AUTHOR=Xu Jiake , Yang Jie , Feng Ye , Zhang Jie , Zhang Yuqiao , Chang Sha , Jin Jingqiang , Du Xia
TITLE=MRI Feature-Based Nomogram Model for Discrimination Between Non-Hypervascular Pancreatic Neuroendocrine Tumors and Pancreatic Ductal Adenocarcinomas
JOURNAL=Frontiers in Oncology
VOLUME=12
YEAR=2022
URL=https://www.frontiersin.org/journals/oncology/articles/10.3389/fonc.2022.856306
DOI=10.3389/fonc.2022.856306
ISSN=2234-943X
ABSTRACT=
This study aimed to investigate whether magnetic resonance imaging (MRI) features could differentiate non-hypervascular pancreatic neuroendocrine tumors (PNETs) from pancreatic ductal adenocarcinomas (PDACs).

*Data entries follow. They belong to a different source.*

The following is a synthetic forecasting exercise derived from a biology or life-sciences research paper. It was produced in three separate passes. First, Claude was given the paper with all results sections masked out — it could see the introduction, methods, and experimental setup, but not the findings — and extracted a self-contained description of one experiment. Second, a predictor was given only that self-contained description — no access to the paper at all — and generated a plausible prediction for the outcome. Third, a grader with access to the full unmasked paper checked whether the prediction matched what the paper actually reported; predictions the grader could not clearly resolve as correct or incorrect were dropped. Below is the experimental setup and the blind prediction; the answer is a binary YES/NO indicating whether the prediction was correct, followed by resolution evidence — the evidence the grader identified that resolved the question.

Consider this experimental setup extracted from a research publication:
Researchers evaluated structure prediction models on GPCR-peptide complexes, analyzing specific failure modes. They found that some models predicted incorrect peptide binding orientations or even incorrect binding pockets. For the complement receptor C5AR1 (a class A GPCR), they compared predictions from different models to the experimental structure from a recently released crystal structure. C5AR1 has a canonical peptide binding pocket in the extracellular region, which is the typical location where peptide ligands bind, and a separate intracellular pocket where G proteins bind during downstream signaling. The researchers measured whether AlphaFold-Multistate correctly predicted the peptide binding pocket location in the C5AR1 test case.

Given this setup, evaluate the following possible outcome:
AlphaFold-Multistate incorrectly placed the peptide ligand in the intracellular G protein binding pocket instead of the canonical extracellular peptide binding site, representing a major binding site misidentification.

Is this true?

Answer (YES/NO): YES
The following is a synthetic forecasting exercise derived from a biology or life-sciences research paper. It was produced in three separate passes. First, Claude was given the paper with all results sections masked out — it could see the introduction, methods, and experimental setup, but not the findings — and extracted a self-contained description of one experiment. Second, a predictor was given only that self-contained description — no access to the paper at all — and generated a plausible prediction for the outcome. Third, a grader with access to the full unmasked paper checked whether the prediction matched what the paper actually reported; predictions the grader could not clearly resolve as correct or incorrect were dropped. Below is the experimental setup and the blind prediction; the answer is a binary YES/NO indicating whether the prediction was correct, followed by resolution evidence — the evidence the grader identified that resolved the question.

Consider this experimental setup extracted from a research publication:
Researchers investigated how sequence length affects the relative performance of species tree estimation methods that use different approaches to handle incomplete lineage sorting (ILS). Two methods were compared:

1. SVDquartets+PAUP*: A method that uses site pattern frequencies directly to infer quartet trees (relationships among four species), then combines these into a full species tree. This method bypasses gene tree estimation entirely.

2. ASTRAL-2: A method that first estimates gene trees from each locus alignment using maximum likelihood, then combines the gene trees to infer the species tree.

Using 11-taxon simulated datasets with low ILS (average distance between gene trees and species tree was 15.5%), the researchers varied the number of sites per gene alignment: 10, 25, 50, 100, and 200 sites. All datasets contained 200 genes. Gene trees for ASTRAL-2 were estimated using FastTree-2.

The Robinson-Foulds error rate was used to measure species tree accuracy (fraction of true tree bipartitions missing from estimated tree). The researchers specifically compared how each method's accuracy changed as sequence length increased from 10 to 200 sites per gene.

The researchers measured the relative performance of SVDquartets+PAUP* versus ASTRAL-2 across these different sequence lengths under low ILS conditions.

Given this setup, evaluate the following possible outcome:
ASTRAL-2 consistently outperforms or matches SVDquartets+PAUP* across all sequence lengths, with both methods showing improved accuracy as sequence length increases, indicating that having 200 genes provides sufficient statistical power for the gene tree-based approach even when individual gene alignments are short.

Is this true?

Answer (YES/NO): NO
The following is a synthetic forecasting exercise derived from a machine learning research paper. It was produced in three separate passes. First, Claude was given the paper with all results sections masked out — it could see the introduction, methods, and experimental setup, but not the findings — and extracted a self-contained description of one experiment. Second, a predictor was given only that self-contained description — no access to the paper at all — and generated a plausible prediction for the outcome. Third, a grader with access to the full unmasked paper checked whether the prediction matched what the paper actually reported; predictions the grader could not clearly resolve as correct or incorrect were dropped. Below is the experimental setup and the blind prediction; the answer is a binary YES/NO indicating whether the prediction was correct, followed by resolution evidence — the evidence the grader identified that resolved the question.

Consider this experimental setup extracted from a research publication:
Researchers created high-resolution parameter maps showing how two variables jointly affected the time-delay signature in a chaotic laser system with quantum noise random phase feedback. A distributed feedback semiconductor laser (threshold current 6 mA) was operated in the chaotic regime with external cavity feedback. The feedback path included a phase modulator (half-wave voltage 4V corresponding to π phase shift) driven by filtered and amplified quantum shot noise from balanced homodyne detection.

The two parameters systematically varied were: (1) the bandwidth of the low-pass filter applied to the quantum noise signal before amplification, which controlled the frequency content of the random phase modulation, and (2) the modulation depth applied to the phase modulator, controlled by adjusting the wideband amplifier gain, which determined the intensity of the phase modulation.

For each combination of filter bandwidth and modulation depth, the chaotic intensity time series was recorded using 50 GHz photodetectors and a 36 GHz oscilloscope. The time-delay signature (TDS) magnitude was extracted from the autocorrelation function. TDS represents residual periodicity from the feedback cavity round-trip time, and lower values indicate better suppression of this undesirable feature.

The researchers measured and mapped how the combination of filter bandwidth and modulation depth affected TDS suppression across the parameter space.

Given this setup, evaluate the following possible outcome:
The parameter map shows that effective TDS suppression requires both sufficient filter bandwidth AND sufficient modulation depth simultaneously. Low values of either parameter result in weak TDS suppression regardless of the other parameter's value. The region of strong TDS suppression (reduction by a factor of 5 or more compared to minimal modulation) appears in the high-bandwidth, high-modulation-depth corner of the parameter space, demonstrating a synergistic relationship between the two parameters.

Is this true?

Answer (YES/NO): YES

In this study, 131 patients with surgically and pathologically proven non-hypervascular PNETs (n = 44) or PDACs (n = 87) were enrolled. Two radiologists independently analyzed MRI imaging findings and clinical features. Relevant features in differentiating non-hypervascular PNETs from PDACs were identified via univariate and multivariate logistic regression models. The MRI feature-based nomogram was constructed based on multivariable logistic analysis and the reliability of the constructed nomogram was further validated. The results showed that tumor margin (P = 0.012; OR: 6.622; 95% CI: 1.510, 29.028), MPD dilation (P = 0.047; OR: 4.309; 95% CI: 1.019, 18.227), and signal in the portal phase (P < 0.001; OR: 53.486; 95% CI: 10.690, 267.618) were independent discriminative MRI features between non-hypervascular PNETs and PDACs. The discriminative performance of the developed nomogram was optimized compared with single imaging features. The calibration curve, C-index, and DCA validated the superior practicality and usefulness of the MRI-based nomogram. In conclusion, the radiologically discriminative model integrating various MRI features could be preoperatively and easily utilized to differentiate non-hypervascular PNETs from PDACs.